Instructions for remote deployment of the bot (for example on Heroku) will be added soon. The deployment should be quite standard but needs adjusting (point to remotely stored models rather than those on disk, changing paths here and there, adjusting Procfiles and so on). If you have done this kind of thing before it should be quite straightforward and you don't have to wait for this part of tutorial to be completed.

Customizing the Bot:

It is very likely that you'll want to customize the output of the bot or the way it responds or any of the other things there are to be customized. For this, please, look into respective subdirectories depending on what part of the bot you want to customize, as that is where the information you need is provided. If you want to adjust something with Machine Learning backend and analysis of tweets, go to the python-backend subdirectory. If you want to change how the responses are generated or how the bot acts or what it reacts to, go to the node-frontend subdirectory.

Bot Overview:

Machine Learning Backend (Python):

The backend of the bot consists of two main scripts, residing in python-backend subdirectory. These are topic_analyser.py and anger_analyser.py. These two scripts provide code for loading in a pretrained model and supporting python objects (such as Tokenizer) and they provide method analyse(tweet) that takes in a Tweet and returns an analysis of it. Detailed information can be found in the python-backend subdirectory.

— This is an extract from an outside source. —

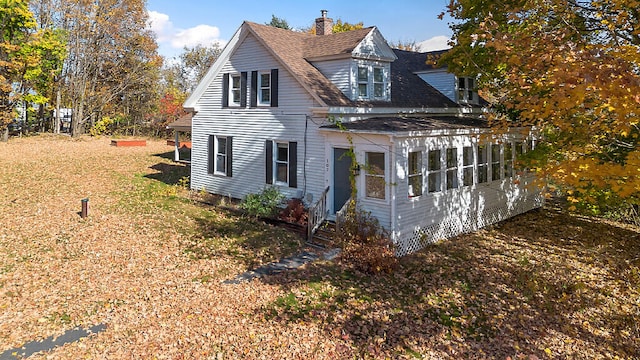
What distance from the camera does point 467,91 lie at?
823 inches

Twitter Bot Frontend (Node.js):

The frontend is fueled by Javascript. The majority of the relevant code can be seen in bot.js file which takes care of both communicating with backend via microservices and of finding, reading and sending out tweets. The bot relies on a couple of Node modules, most notably seedtext, which has been co-developed along with the bot. Detailed information can be found in the node-frontend subdirectory.

Seed:

Seed is a JavaScript application (also available as a Node.js module - SeedText used for seeded pseudo-random procedural content generation. It uses its own microlanguage for guiding the generation and the whole documentation for this can be seen in its GitHub repository.